Hablemos de los robos. El 12 de febrero de 1994, “El grito” de la Galería Nacional de
Oslo fue robado en pleno día, para más coña los ladrones se permitieron dejar esta
nota: "Gracias por la falta de
seguridad". El cuadro fue recuperado … El 22 de agosto de 2004,
la versión expuesta en el Museo Munch fue robada a mano armada por tres hombres
enmascarados, junto con la Madonna
del mismo autor. Los dos cuadros fueron recuperados por la policía noruega, dos
años después de su robo, y en relativo buen estado. Después de trasladar las
explicaciones de los folletos, pasamos a relatar nuestras vivencias personales.

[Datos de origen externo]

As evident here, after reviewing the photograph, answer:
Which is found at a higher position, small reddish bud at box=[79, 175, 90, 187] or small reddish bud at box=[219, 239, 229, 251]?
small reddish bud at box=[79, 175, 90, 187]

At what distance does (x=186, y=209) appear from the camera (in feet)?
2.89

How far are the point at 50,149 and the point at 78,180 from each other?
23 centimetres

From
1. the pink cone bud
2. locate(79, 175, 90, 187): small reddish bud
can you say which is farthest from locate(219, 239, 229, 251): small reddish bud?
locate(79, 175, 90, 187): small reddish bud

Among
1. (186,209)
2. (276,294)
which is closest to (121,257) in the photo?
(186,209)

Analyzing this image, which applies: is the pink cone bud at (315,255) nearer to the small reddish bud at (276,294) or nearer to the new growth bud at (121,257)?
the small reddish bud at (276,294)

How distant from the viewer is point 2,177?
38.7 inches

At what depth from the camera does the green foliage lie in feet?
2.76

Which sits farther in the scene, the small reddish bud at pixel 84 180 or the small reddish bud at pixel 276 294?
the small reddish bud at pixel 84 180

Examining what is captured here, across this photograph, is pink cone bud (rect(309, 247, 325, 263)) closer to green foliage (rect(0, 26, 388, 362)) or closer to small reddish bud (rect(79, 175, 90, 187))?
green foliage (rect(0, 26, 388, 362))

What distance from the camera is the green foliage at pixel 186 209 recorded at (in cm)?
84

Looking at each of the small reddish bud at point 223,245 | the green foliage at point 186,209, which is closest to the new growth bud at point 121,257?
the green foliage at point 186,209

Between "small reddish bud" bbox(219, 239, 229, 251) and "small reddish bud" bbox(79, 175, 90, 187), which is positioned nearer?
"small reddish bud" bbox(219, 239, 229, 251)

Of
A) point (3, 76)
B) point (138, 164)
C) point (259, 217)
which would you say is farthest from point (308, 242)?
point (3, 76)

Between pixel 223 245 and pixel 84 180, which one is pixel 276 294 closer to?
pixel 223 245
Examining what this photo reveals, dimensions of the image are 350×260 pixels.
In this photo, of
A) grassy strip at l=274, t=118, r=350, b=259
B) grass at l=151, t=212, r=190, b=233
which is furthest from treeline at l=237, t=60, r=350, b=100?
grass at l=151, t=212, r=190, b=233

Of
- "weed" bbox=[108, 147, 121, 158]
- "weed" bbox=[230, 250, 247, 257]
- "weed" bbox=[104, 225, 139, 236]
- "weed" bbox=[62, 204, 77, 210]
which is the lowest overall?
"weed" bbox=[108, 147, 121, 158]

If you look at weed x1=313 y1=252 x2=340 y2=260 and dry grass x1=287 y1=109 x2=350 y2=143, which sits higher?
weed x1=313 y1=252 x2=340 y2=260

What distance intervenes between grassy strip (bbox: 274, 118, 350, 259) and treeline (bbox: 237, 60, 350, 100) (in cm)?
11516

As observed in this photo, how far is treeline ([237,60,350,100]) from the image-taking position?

Líneas horizontales, la muerte. Líneas verticales, la vida. La Madonna. La
Madonna con cuatro trazos. El Grito. Nos sentamos. Observamos a la gente
deambular por la sala. Algunos se detienen y se sientan junto a nosotros, pero
sin vernos. Otros siguen su recorrido visual. En un papel bosquejamos cuatro
líneas. Imitamos a E. Munch. Vaya chorrada que acabamos de escribir. Imitamos a
E. Munch. ¿Preponderancia de la mujer? Autorretratos desnudo. Curvas. Rectas.